─── Vorliegender Text
Montag, 4. November 2013
Im Friedwald. Zum zweiten Todestag von Angela Albeck-Henke
Den ganzen Vormittag regnet und stürmt es. Dunkel, kalt und grau fegt der Herbst über das Land und kündet von dem, was da kommt. Doch dann reißt die Wolkendecke auf. Klar und blau wölbt sich der Himmel, hinter mir strahlt die Sonne, vor mir nieselt der Regen – ich fahre dem Regenbogen entgegen, er leuchtet vom einem Ende zum anderen und bringt die warmen Farben in die kalte Luft zurück.
──────
─── Verfügbare Daten
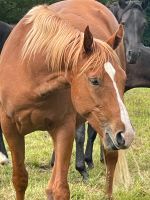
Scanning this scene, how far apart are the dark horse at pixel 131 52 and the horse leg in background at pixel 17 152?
1.51 m

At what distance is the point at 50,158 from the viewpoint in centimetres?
682

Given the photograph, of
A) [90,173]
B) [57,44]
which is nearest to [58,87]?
[57,44]

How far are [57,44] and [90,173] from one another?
2.87 metres

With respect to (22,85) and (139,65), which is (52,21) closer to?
(22,85)

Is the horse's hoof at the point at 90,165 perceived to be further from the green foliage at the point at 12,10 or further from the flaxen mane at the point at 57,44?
the green foliage at the point at 12,10

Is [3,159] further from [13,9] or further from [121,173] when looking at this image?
[13,9]

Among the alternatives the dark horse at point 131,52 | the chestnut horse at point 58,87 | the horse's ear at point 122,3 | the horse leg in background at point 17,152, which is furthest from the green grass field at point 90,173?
the horse's ear at point 122,3

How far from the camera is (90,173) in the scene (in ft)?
19.5

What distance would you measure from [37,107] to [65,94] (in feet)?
0.76

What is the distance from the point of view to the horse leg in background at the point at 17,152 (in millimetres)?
3932

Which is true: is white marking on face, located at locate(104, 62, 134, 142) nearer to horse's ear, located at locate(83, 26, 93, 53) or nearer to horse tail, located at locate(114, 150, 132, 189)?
horse's ear, located at locate(83, 26, 93, 53)

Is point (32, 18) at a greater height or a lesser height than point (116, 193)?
greater

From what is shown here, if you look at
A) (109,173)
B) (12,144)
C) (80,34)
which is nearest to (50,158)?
(109,173)

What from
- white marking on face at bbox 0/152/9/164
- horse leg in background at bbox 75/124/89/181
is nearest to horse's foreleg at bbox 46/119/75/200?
horse leg in background at bbox 75/124/89/181
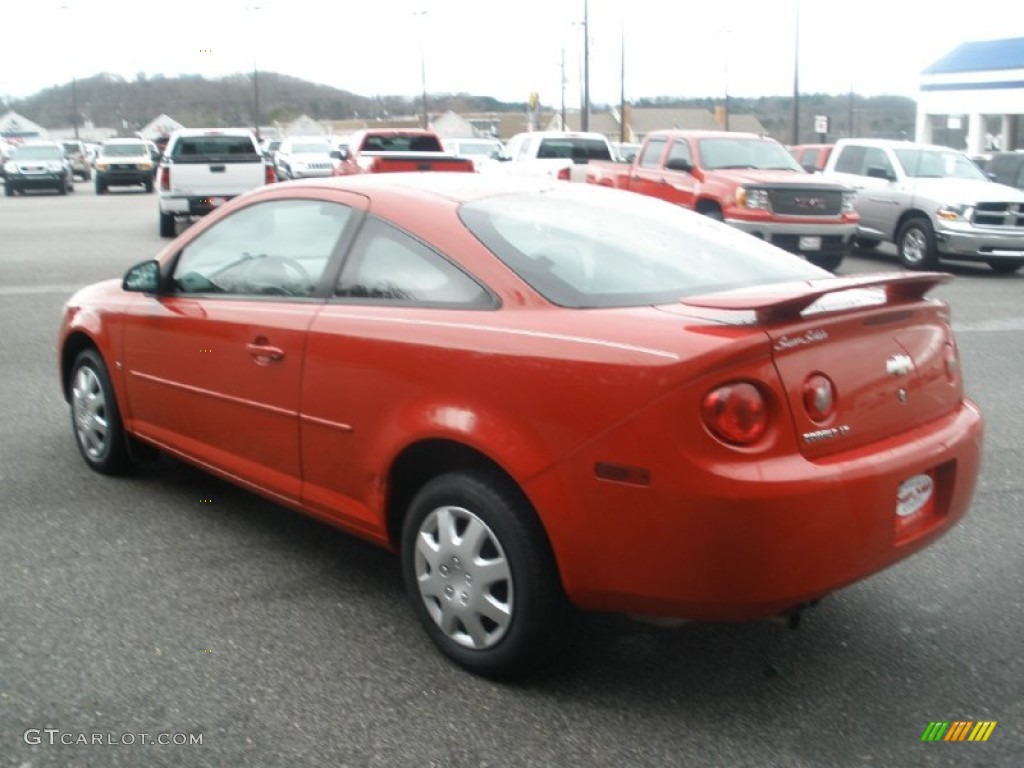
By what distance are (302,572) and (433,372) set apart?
1.36 metres

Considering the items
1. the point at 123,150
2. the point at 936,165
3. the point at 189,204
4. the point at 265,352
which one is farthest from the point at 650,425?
the point at 123,150

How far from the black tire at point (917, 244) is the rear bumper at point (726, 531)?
13.8 m

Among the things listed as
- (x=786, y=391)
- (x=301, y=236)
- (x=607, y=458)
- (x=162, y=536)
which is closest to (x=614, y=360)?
(x=607, y=458)

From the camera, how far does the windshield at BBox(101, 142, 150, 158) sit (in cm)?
4066

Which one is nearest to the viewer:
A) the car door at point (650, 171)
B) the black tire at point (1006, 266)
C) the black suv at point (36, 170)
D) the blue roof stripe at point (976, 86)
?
the black tire at point (1006, 266)

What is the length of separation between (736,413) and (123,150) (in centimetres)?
4105

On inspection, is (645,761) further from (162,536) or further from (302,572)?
(162,536)

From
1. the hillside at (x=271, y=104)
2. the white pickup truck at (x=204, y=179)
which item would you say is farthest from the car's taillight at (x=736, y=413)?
the hillside at (x=271, y=104)

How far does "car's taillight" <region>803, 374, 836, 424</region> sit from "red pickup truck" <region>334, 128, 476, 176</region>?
13.6m

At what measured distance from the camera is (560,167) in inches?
821

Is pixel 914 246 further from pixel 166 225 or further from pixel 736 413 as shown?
pixel 736 413

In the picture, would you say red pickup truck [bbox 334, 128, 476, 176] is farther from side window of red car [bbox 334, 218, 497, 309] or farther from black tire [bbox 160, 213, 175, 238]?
side window of red car [bbox 334, 218, 497, 309]

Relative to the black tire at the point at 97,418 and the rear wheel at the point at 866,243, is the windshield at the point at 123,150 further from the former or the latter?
the black tire at the point at 97,418

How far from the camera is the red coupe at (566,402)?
10.7 feet
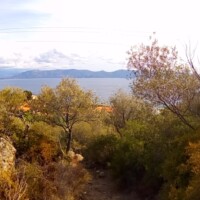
──────
-- Aufgaben --
(a) Mit welchen Adjektiven beschreibt der Text über den Friedwald, wie der Herbst über das Land fegt?
(b) Wie könnte der Text über den Friedwald nach seinem letzten Satz weitergehen? Schreib die Fortsetzung.
Die Liste stammt aus einer anderen Quelle als der Text über den Friedwald.

-- Antworten --
(a) dunkel, kalt, grau

(b)
Die Betroffenheit über deinen Tod ist noch immer da und der Kreis der Menschen groß, der daran Anteil nimmt. Wir treffen uns am Parkplatz und laufen durch den Friedwald. Bekannte und vertraute Gesichter treffen aufeinander, vom Sehen kennen wir uns mittlerweile alle – du verbindest uns. „Wie geht es dir? Was machst du? Wie hat sich dieses und jenes entwickelt? Wo stehst du in deinem Leben und was hat Angelas Tod mit dir gemacht?“
Die alten und großen Bäume schütteln ihre Kronen im Wind, die Herbstbrise fährt kräftig durch sie hindurch, lässt Blätter fliegen und macht deutlich, dass alles in Bewegung ist. Der Regen versiegt, es ist plötzlich hell und die Sonne scheint durch das restliche Blattwerk, der Boden ist nass und weich. Wir laufen den Berg hinauf, den Weg entlang, bis wir abzweigen müssen. Ein unscheinbarer Pfad führt ein kleines Stückchen den Hang hinab, zu deinem Baum, zu dir.
Die Gespräche verstummen. Wir bilden einen Kreis, dein Baum ist ein Teil von uns, wir nehmen dich auf, für einen Moment stehst du im Kreis der Lebenden. Es ist still. Nur der Wind singt sein Lied weiter. Die Betroffenheit verbindet und jeder ringt auf seine Weise damit Ja zu sagen. Aufs Neue Ja zu deinem Tod zu sagen, das Leben so zu nehmen, wie es ist. Leben UND Tod gemeinsam anzuerkennen – und dennoch weiterzuleben.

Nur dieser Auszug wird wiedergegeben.